The understanding of the molecular mechanisms by which pathogens like viruses, bacteria, fungi, and parasites operate, particularly in relation to their host interactions, is essential to effectively develop therapeutic lead candidates. Protein–protein interactions serve as fundamental components of cellular protein complexes and pathways and play a crucial role in determining protein functionality. The yeast two-hybrid (Y2H) screening method remains a valuable tool for analyzing the interactomes of various model organisms and pathogens, as well as for investigating host–pathogen interactions.
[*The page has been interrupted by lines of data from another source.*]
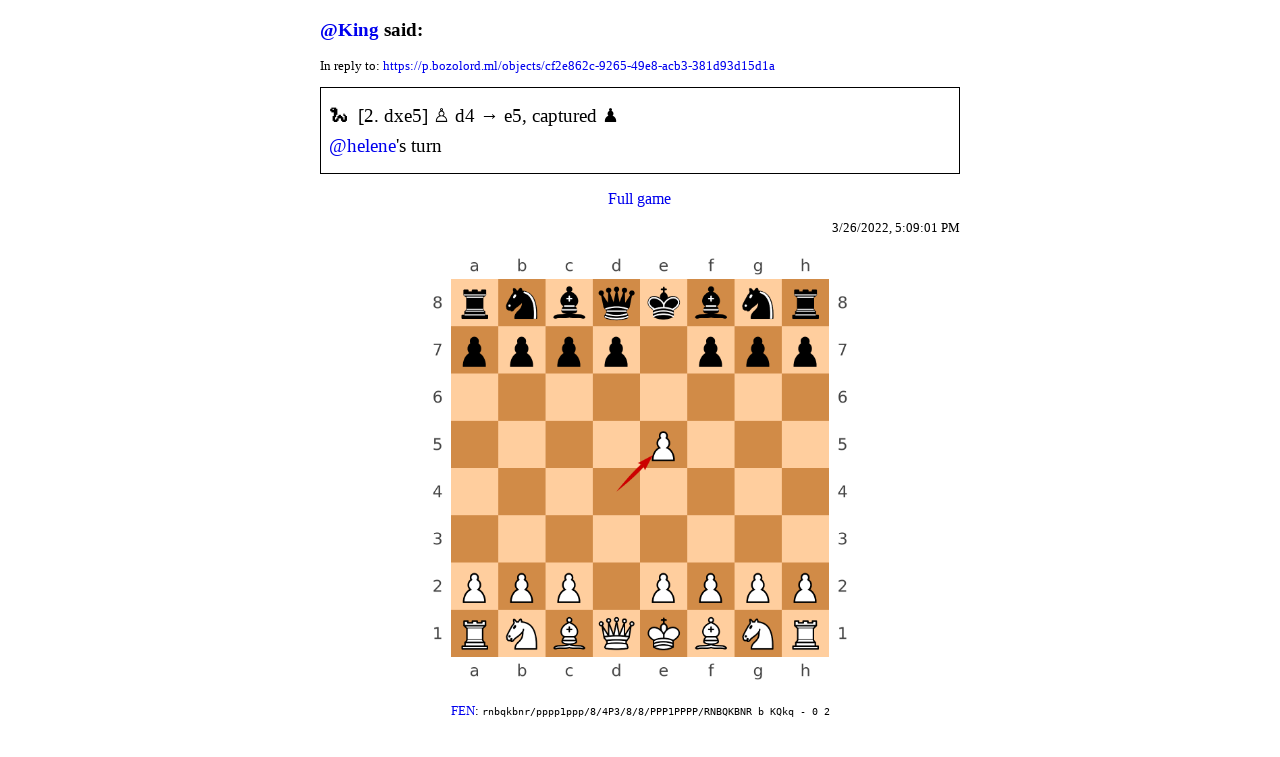

--- FILE ---
content_type: text/html; charset=utf-8
request_url: https://castling.club/objects/2e08298f-100e-4d3d-bbb8-10b2a264bea9
body_size: 1950
content:
<!DOCTYPE html>
<html>
<head>
  <meta charset="utf-8">
  <meta name="viewport" content="width=device-width, initial-scale=1">
  <title>castling.club</title>
  <link rel="stylesheet" href="/main.css">
  <link rel="icon" href="/@king/icon">
</head>
<body>
<div class="container">

<h3><span class="h-card"><a clas="u-url" href="/@king">@<span class="p-nickname">King</span></a></span> said:</h3>
<p class="small">In reply to: <a href="https://p.bozolord.ml/objects/cf2e862c-9265-49e8-acb3-381d93d15d1a">https://p.bozolord.ml/objects/cf2e862c-9265-49e8-acb3-381d93d15d1a</a></p>

<blockquote><p>🐍 [2. dxe5] ♙ d4 → e5, captured ♟</p><p><span class="h-card"><a class="u-url mention" href="https://p.helene.moe/users/helene">@<span class="p-nickname">helene</span></a></span>'s turn</p></blockquote>

<div class="pagination">
  <p class="align-left">
    
  </p>
  <p class="align-center">
    <a href="https://castling.club/games/32598adf-a4e8-423b-bbdb-f7a1f9180398">Full game</a>
  </p>
  <p class="align-right">
    
  </p>
</div>

<p class="small time align-right">
  Sat, 26 Mar 2022 17:09:01 GMT
</p>

<p class="chessboard">
  <a href="https://castling.club/images/rnbqkbnrpppp1ppp84P388PPP1PPPPRNBQKBNRw-d4e5/27871c0695d8e9a2136fab42ac23b90cf64433b220713144c391f0be38718ae3.png">
    <img src="https://castling.club/images/rnbqkbnrpppp1ppp84P388PPP1PPPPRNBQKBNRw-d4e5/27871c0695d8e9a2136fab42ac23b90cf64433b220713144c391f0be38718ae3.png">
  </a>
</p>

<p class="small align-center">
  <a href="https://en.wikipedia.org/wiki/Forsyth%E2%80%93Edwards_Notation">FEN</a>:
  <code>rnbqkbnr/pppp1ppp/8/4P3/8/8/PPP1PPPP/RNBQKBNR b KQkq - 0 2</code>
</p>

<p class="align-center">
  <a href="/">castling.club</a>
</p>

</div>

<script>(function(){

// Convert UTC times to local.
var timeNodes = document.querySelectorAll('.time')
for (var idx = 0; idx < timeNodes.length; idx++) {
  var timeNode = timeNodes[idx]
  var date = new Date(timeNode.textContent.trim())
  timeNode.textContent = date.toLocaleString()
}

})()</script>

</body>
</html>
In order to achieve reproducible and comprehensive Y2H outcomes, we developed a patented mating protocol that allows 83 million interactions to be tested, on average, per screen. Additionally, we used a domain-based strategy to create highly intricate, random-primed cDNA/genomics libraries with several million independent clones in yeast derived from several bacteria and viruses, such as Caulobacter crescentus, Escherichia coli, and Streptococcus pneumoniae, as well as human tissues, rodents, flies, and plants. The use of protein domain libraries allows for the isolation of multiple independent fragments for each interactant, facilitating the immediate identification of minimally interacting domains and the calculation of confidence scores.
We used this methodology to investigate biological pathways in Staphylococcus aureus. A total of 26 essential proteins from S. aureus were screened against our highly complex genomic library of the same organism. Among the identified proteins are critical genes associated with cell wall biosynthesis, cell division, and antibiotic resistance to allow for an understanding of the underlying molecular pathways and the development of therapeutic targeting and antimicrobial resistance research. The resulting protein interaction map identified 167 CDSs that are connected by 191 protein–protein interactions (PPIs), and, on average, every bait protein has 9.6 PPIs and can therefore can serve as a foundational resource for identifying potential new targets for antimicrobial drug development and future treatments.